But the latest energy shock is unfolding against a very different economic backdrop from that of 2022, when Russia’s full-scale invasion of Ukraine sent gas prices to much higher levels.

Weak growth, rising unemployment and tightening fiscal policy could make it much harder for businesses to pass higher energy costs on to consumers — and easier for them to resist demands from workers for higher wages.

Line chart of Expected BoE policy rate, derived from futures curve (%)  showing Market expectatons for BoE interest rates have changed since the Iran strike

Dani Stoilova, economist at BNP Paribas, argued this weaker starting point meant there would be “a high bar for rate hikes, even if energy prices rise steeply”. Rate increases were only likely if inflation expectations drifted higher, the jobs market steadied or the government stepped in with “meaningful” fiscal support to cushion households from the shock.
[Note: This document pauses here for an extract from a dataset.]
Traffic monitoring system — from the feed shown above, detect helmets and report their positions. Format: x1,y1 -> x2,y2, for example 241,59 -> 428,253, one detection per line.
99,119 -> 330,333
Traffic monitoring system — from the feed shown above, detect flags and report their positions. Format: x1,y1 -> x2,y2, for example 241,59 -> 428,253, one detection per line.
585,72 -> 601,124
The stagflationary effects of high energy prices are also likely to weaken GDP growth further by eroding households’ spending power and because the shift in market expectations for rates has already made mortgages more expensive.

The immediate task for the MPC, Wood argued, was to keep its options open. But in April, its members would need to be “braver” in using scenarios to explain what they saw as the least risky course of action.

“We have no idea how to attach probabilities to these scenarios because they depend on what Donald Trump does tomorrow,” Wood said. “So what is the most robust policy I can choose — if I cut and the shock is permanent or if I hike and the shock goes away?”

He added: “You’ve got to have the courage to say what it means.”